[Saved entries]

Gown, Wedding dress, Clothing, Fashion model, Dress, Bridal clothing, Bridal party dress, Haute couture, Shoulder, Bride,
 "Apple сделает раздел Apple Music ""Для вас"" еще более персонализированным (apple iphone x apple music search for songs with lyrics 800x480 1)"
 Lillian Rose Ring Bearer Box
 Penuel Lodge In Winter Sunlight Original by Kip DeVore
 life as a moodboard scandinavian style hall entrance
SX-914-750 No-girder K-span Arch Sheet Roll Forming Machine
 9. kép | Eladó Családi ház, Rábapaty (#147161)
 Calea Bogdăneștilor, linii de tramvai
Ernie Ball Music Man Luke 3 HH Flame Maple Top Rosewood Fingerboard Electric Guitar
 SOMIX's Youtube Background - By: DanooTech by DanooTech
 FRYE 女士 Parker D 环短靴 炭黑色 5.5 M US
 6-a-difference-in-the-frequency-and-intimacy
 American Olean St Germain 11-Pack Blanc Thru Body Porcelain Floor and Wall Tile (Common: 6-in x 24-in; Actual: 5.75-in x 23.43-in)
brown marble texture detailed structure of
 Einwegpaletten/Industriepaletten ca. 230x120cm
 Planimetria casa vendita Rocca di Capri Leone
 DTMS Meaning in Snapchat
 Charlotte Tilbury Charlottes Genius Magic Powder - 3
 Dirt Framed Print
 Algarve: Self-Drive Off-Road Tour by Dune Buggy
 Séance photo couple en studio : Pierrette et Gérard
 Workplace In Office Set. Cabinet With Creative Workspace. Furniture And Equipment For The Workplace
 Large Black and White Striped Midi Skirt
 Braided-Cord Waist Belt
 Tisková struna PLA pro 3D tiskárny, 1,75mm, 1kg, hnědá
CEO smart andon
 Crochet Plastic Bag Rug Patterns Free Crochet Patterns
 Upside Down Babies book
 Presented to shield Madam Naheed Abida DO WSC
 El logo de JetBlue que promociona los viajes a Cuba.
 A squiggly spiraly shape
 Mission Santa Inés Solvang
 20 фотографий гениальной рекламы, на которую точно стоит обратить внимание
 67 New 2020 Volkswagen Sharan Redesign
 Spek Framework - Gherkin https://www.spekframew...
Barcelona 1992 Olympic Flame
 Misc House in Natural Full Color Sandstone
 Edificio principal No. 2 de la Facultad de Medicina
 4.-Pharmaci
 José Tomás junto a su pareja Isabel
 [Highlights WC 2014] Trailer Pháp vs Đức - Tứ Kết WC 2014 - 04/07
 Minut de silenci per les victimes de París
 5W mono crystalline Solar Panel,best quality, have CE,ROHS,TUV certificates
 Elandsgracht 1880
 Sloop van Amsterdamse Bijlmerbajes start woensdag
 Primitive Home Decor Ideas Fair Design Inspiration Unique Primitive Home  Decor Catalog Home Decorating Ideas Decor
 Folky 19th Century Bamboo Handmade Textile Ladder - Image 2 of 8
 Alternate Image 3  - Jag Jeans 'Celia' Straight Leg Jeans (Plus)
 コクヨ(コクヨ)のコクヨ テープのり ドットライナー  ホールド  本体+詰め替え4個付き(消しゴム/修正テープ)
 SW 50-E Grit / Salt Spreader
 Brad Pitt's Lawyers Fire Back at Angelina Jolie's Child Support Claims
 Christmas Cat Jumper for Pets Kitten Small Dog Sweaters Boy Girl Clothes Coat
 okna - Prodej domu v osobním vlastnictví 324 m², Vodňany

- [Directions for this task]:
In the records, how many lines have the word "Image" in them? Only the number is needed.

- [Response]:
2